The Constitution on the Sacred Liturgy teaches that
“the Liturgy is the summit toward which the activity of the Church is directed;
it is also the font from which all her power flows,” and
necessary for catechizing the faithful that Christ Jesus may fully work in them
in transforming them. If this is so, and it is, then Cardinal Joseph Ratzinger
got it right when he noted that “the disintegration of the liturgy” is behind
the crisis of faith that confronts the Church at present, for when man falls
from worshipping God in the way that He wants to be worshipped “in favor of the
powers and values of this world,” he loses his freedom, and returns to
captivity through loss of the moral law which governs true humanity.
The Cardinal wrote that worship, i.e., the right kind of relationship
with God, is the indispensable ingredient for truly human existence in the
world, as it “allows light to fall from that divine world into ours.” He spoke
too of a danger in worship concerned only with the interests of the community —
a horizontal phenomenon — and not the primacy of celebrating the paschal
mystery of Christ properly understood. Authentic liturgy is about God
responding to man and revealing how man can worship him, a vertical phenomenon. The
speculation of the liturgists in “the Spirit of Vatican II” notwithstanding,
this in turn means true liturgy does not depend solely on human participation,
imagination or creativity, but requires, in Cardinal Ratzinger’s words, “a real
relationship with Another, who reveals himself to us” and transforms our lives.

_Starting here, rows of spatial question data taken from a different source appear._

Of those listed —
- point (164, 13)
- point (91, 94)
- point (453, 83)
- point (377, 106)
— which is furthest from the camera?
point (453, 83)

Sacrosanctum Concilium makes this point best:
Rightly, then, the liturgy is considered as an exercise of the
priestly office of Jesus Christ. In the liturgy the sanctification of the man
is signified by signs perceptible to the senses, and is effected in a way which
corresponds with each of these signs; in the liturgy the whole public worship
is performed by the Mystical Body of Jesus Christ, that is, by the Head and His
members.
So, then, Katrina, you may be poor, but you are indeed rich in spiritual insight!